Some are suggesting plans for catastrophic coverage combined with an HSA, this is what I currently have. Why should someone have every single doctors visit paid for? I pay for all my doctors visits but if something serious happens I have coverage for that. I am happy with that type of service. I know that our current system does need reform but the single payer government plan is not sustainable, Medicare and Medicaid are both going broke.
Some doctors are suggesting that a lot of the testing and screening being done is not necessary. Cutting back on testing a screening could save a lot of money.
“Today, however, there's a small but growing band of researchers, clinicians, and expert panels who are speaking out against the unbridled use of these tests. One of them, H. Gilbert Welch, MD, a professor at Dartmouth Medical School, has laid out very persuasive arguments in an aptly titled book, Should I Be Tested for Cancer? Maybe Not and Here's Why.
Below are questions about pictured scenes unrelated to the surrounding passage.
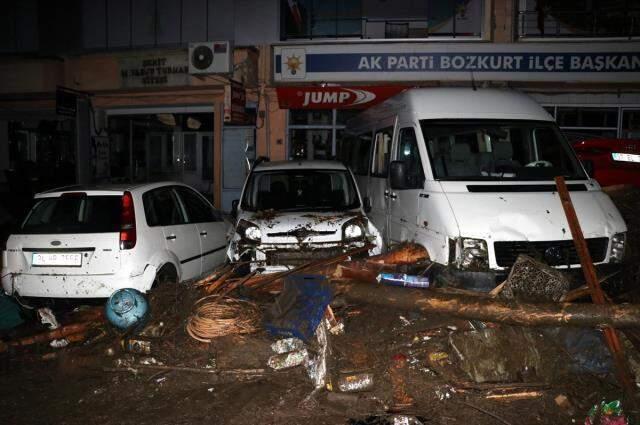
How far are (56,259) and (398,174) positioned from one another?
12.9 ft

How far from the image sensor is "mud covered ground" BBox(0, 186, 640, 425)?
3984mm

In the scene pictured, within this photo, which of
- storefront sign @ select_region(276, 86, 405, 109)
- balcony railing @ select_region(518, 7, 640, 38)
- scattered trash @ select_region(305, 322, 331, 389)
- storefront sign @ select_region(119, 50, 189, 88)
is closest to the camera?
scattered trash @ select_region(305, 322, 331, 389)

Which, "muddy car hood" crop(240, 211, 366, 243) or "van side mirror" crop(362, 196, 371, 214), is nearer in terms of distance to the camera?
"muddy car hood" crop(240, 211, 366, 243)

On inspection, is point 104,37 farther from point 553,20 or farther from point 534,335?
point 534,335

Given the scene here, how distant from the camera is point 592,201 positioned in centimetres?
531

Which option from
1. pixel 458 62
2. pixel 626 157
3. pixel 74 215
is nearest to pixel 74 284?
pixel 74 215

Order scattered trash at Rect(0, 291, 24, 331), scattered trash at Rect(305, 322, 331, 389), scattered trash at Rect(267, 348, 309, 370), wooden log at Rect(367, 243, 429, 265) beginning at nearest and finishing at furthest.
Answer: scattered trash at Rect(305, 322, 331, 389), scattered trash at Rect(267, 348, 309, 370), wooden log at Rect(367, 243, 429, 265), scattered trash at Rect(0, 291, 24, 331)

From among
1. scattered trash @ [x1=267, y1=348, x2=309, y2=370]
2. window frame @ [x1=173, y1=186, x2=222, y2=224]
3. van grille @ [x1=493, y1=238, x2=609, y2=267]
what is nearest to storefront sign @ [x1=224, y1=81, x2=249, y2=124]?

In this straightforward and well-referenced book, Dr. Welch raises several concerns about cancer screening.
1. Few People Benefit From Screening
For starters, the majority of folks who are screened receive no benefit. That's because, despite scary statistics, most people will not get cancer. Let's look at breast cancer as an example.
According to government statistics, the absolute risk of a 60-year-old woman dying from breast cancer in the next 10 years is 9 in 1,000. If regular mammograms reduce this risk by one-third-a widely cited but by no means universally accepted claim-her odds fall to 6 in 1,000. Therefore, for every 1,000 women screened, three of them avoid death from breast cancer, six die regardless, and the rest? They can't possibly benefit because they weren't going to die from the disease in the first place.”
http://www.naturalnews.com/z026558_cancer_can...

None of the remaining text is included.